Small: Sure. Please allow me to provide some context. I think that there's been some misunderstanding about what exactly it means to have a patent reexam. Let me say it does not affect the validity of the patent, the judgment that we won in federal court, [or] the injunction pending against Desire2Learn.
Certainly we believe the reexamination process is a healthy process. It serves to generally strengthen patents, and this case is no different.
When you apply for a patent to begin with, you submit claims to the Patent Office and prior art, and they look for prior art and look at the claims in light of prior art, and there's a discussion around the claims. Typically they will reject those claims, and then they'll send them back to you, and you will look at their rationale, and you may modify the claims or strike the claim. It's an iterative process with the Patent Office until you have something that is patentable and it is issued. And when it's issued, it's presumed valid.
In fact, if you submit a patent and it gets through right away, the very first time in initial application, without having anything rejected, you probably underclaimed your invention. A good patent drafters will draft broader claims, and they'll get narrower and narrower. And you know you did a good drafting job when you get your patent back and the broadest ones are rejected and the narrowest ones haven't been rejected because then you know you hit the right balance between what you've been claiming for your invention.
Once [the patent is] issued, anyone can do what's called an ex parte reexamination, which means you find a piece of art--it can be anything from anywhere--and you can send it to the Patent Office, and they will look at it, and they can decide whether they'll want to consider it.
Likewise, anyone can file what's called an inter partes reexam, which is a new process that wasn't available until 1999. It's a higher-stakes process. The party seeking the inter partes reexam has to submit all of the art that they're aware of--all of the material art that they're aware of--and then once the process is over, that party is statutorily barred from ever trying to use that same art to claim invalidity in court.
So Blackboard brought a patent suit against a single commercial competitor--Desire2Learn. Desire2Learn filed this inter partes reexamination, and the Software Freedom Law Center filed three references as an ex parte reexamination, and the Patent Office combined the two together and last week issued what's called a rejection of the claims.

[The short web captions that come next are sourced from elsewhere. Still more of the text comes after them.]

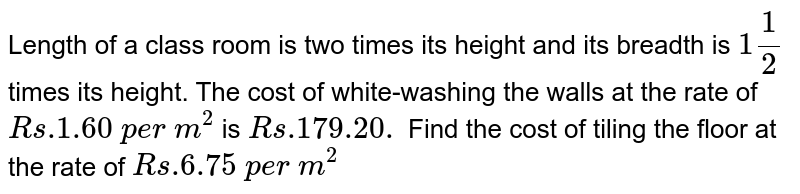 Length of a   class room is two times its height and its breadth is `1 1/2` times its   height. The cost of white-washing the walls at the rate of `R s .1.60\ p e r\ m^2` is `R s .179.20.` Find the   cost of tiling the floor at the rate of   `R s .6.75\ p e r\ m^2`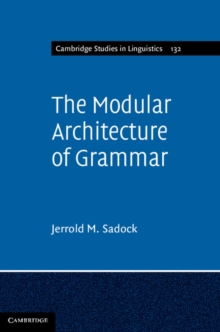 Cambridge Studies in Linguistics : The Modular Architecture of Grammar Series Number 132, Hardback Book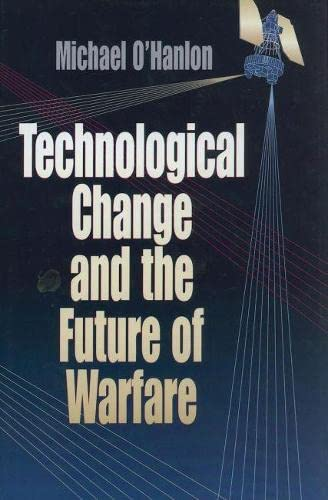 9780815764403: Technological Change and the Future of Warfare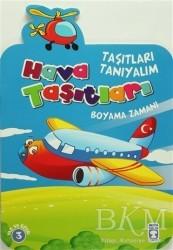 Timaş Çocuk - Klasikler - Taşıtları Tanıyalım - Hava Taşıtları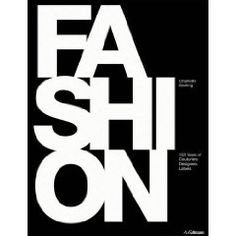 FASHION: 150 Years of Couturiers, Designers, Labels $35.90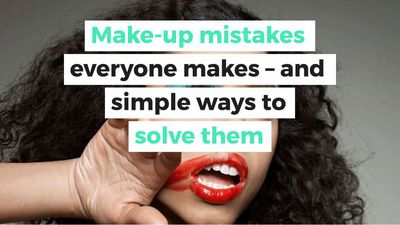 Make-up mistakes everyone makes – and simple ways to solve them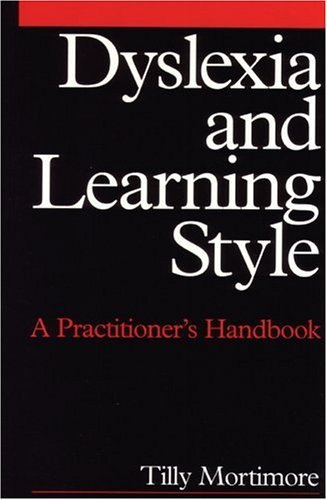 Dyslexia and Learning Style: A Practitioner's Handbook (Dyslexia Series (Whurr)): Written by Matilda Mortimore, 2002 Edition, Publisher: Wiley-Blackwell [Paperback]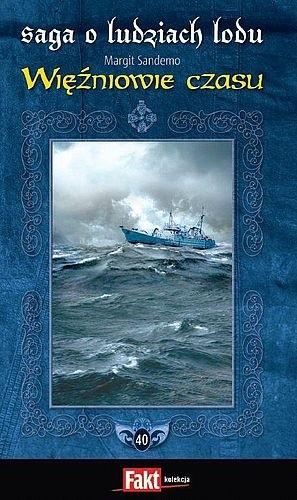 Okładka książki Saga o Ludziach Lodu 40. Więźniowie czasu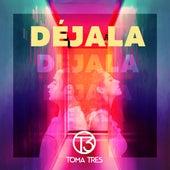 Déjala by Toma Tres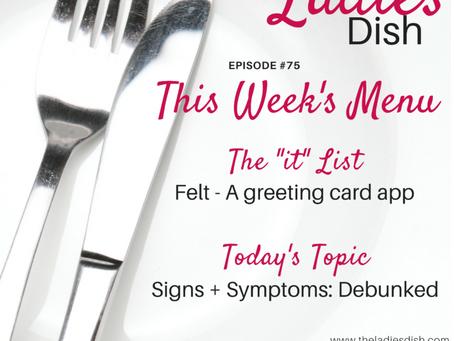 The Ladies Dish #75: Signs & Symptoms, Debunked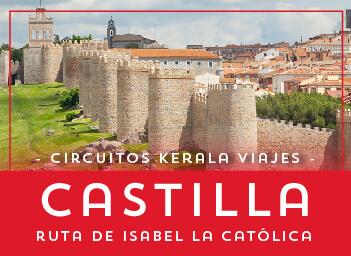 Viajes Castilla León 2019-2020: Tour Capitales de Castilla Ruta de Isabel la Católica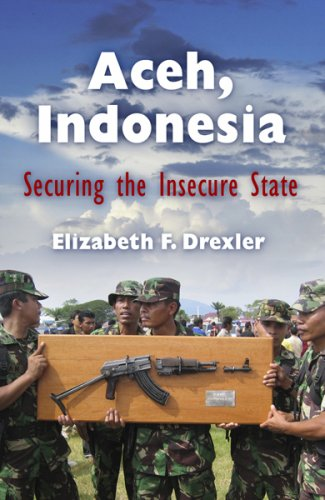 9780812240573: Aceh, Indonesia: Securing the Insecure State (The Ethnography of Political Violence)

It's similar to what happens before the original patent is issued. It means the Patent Office said, "Well, there's a question here; there's an issue. We'd like to talk about it. Here's our rationale."
In the inter partes context, unlike the ex parte context, the filing is a third party, and they can participate in the discussion. They can debate with the applicant or with the patent holder their side. And the Patent Office will make a decision.

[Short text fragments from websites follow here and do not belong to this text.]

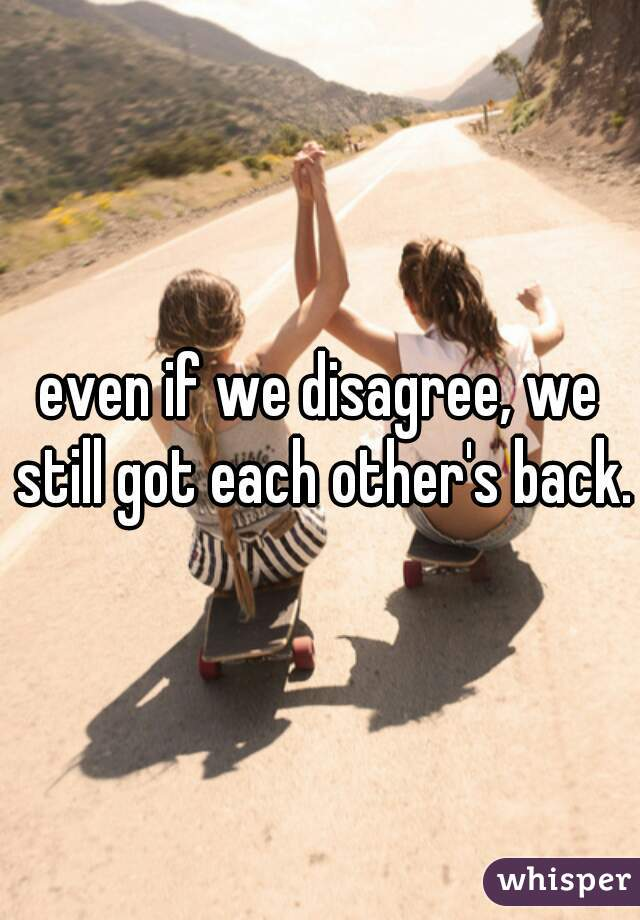 even if we disagree, we still got each other's back.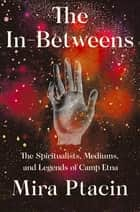 The In-Betweens: The Spiritualists, Mediums, and Legends of Camp Etna ebook by Mira Ptacin
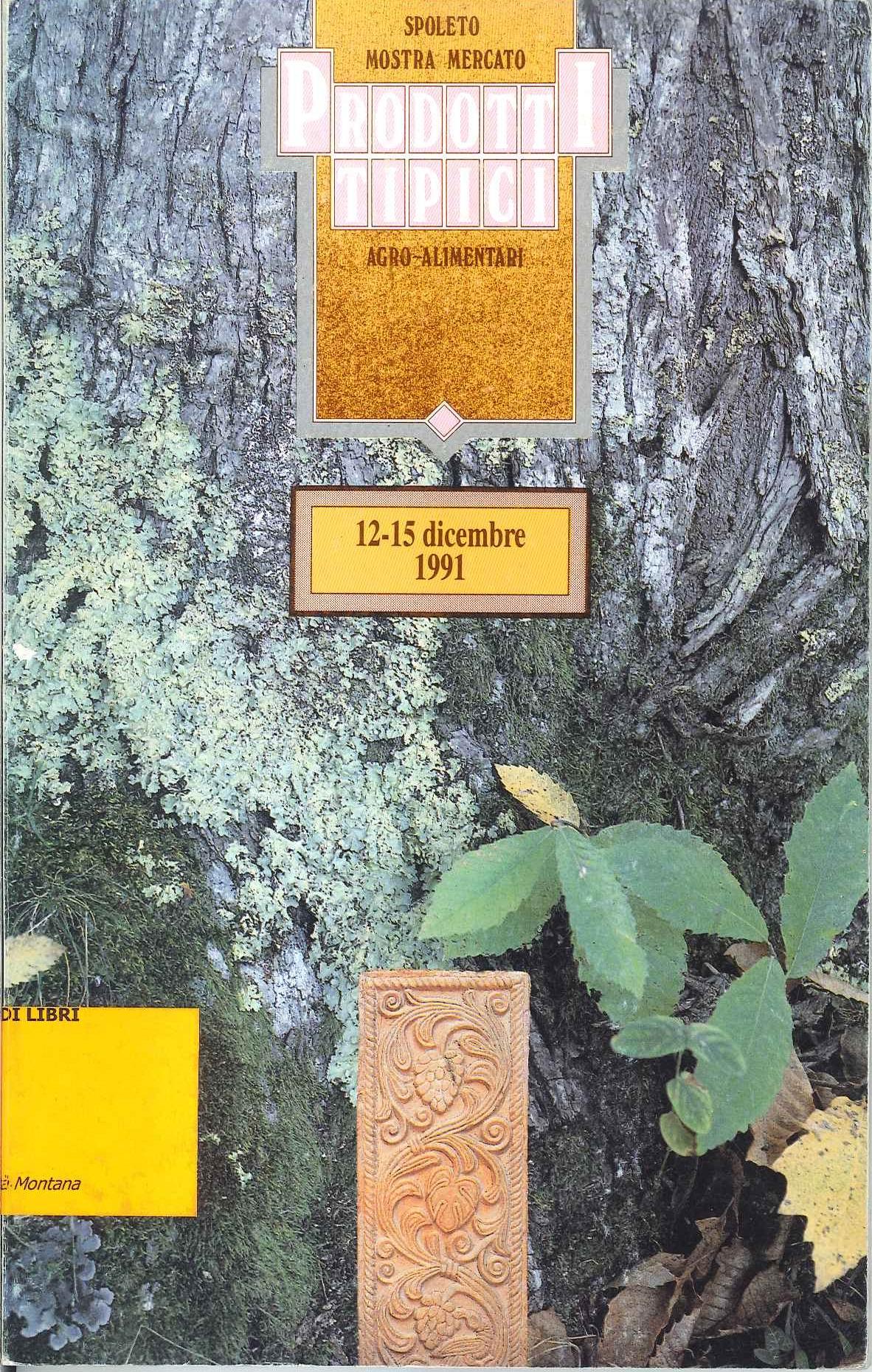 Spoleto. Mostra mercato prodotti tipici agroalimentari (12-15 dicembre 1991)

When you go through this process, it doesn't mean the patent's invalidated or overturned or anything like that. It has no effect on prior judicial decisions. It just means that we will answer the questions raised by the Patent Office. Will they ask us to change any language or accept some comments or strike a claim? [They] could. With ex parte reexaminations that happens about 75 percent of the time. But does it mean the patent goes away? The answer's no. The patents, 90 percent of the time, get through in some way.
Nagel: Even at this point, when the Patent Office has sent its first response, and all of the patent claims were rejected?

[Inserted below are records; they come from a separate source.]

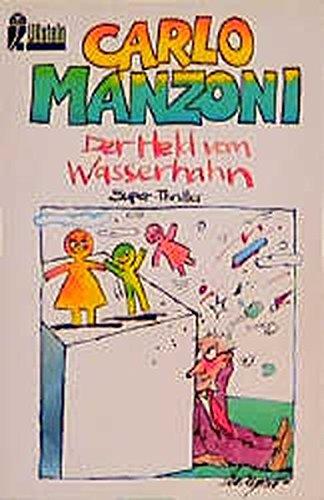 Der Held vom Wasserhahn. Super-Thriller: Manzoni, Carlo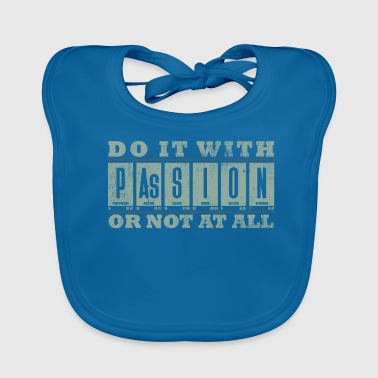 Do it with passion periodic table - Baby Organic Bib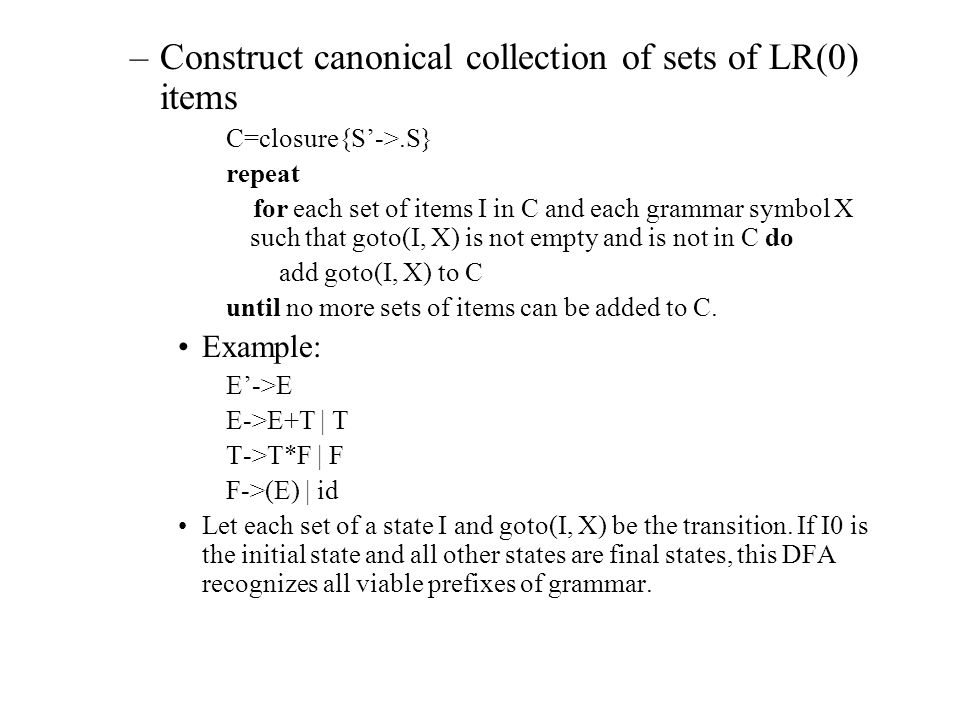 –Constructing the SLR parsing table Compute the canonical LR collection sets of LR(0) items for grammar G, let it be C={I0, I1, …., In}.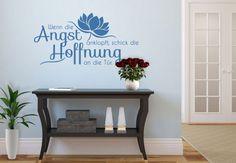 """Wandtattoo """"Wenn die Angst anklopft, schick die Hoffnung an die Tür."""" in verschiedenen Größen und Farben von www.wall-art.de"""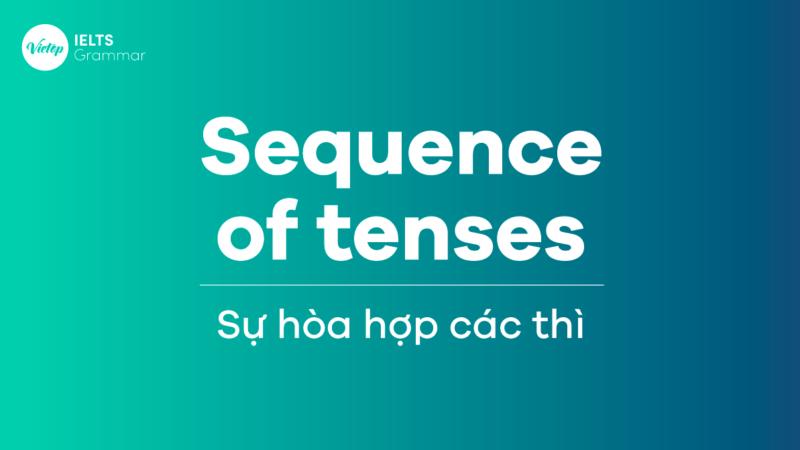 Sự hòa hợp các thì (Sequence of tenses) sử dụng như thế nào?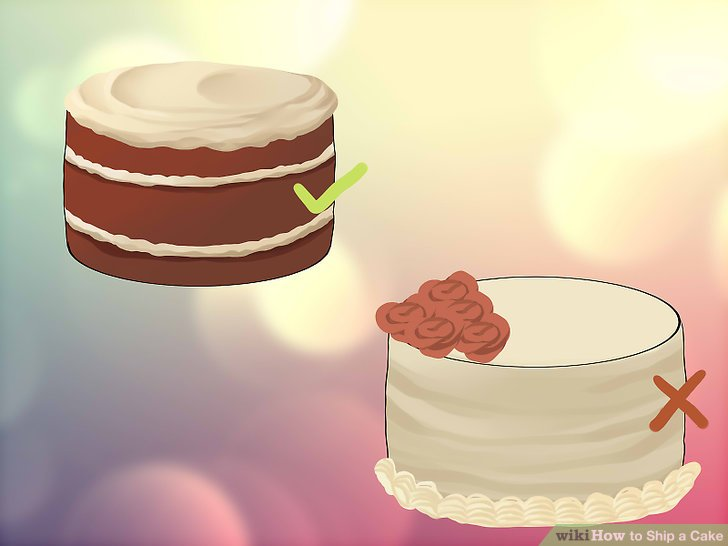 How to Ship a Cake  7 Steps  with Pictures    wikiHow Image titled Ship a Cake Step 1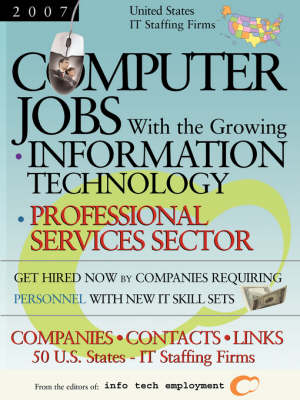 Computer Jobs with the Growing Information Technology Professional Services Sector [2007] U.S. IT Staffing Firms: Companies-Contacts-Links - United States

Small: Yes. That's not an uncommon thing where there's a reexamination. That's what they do. It's very similar to the original process you go through when you get a patent. They're saying, "Okay, explain to me why your patent is different from this art." Sometimes they just need to understand what we meant by the wording. Sometimes they'll agree with the wording; sometimes they'll say, "Well, I think it would be clearer if you changed this wording and you clarify it." And then they kind of reinstate the claims. Or they remove their rejection. And the patent goes through.
It would be highly, highly unlikely for not one claim to get through. And in the end, for the patent to survive, you only need a single claim. We have 44. And we think it's a very, very healthy patent.
In our case, I think our patent is very, very strong because we just proved the validity of the patent over the exact same prior art references and the exact same arguments being made in this inter partes reexamination in federal court.
The Patent Office will look at these references and consider them, but Blackboard and Desire2Learn just spent a lot of time and effort going through these references in detail with witnesses and experts and looking at them, and we won every single count. We showed that it's valid--it's not invalid for obviousness; it's not invalid for anticipation--and that they infringe ... directly and contributorily and by inducement. We won every single claim that they had before the court. The jury found that [Desire2Learn] didn't meet their burden of proof. And quite frankly the judge indicated it was his opinion that they did not meet their burden of proof. And this was in a very sophisticated patent jurisdiction that hears a lot of patent cases with a very sophisticated judge.
Criticism of the Blackboard Patent
Since the announcement of the Blackboard Alcorn patent and the lawsuit against Desire2Learn, there has been considerable controversy over the quality of the patent--as in whether it should have been issued at all--and over the standards by which the USPTO grants software patents. The two questions are not the same, as Small discusses here.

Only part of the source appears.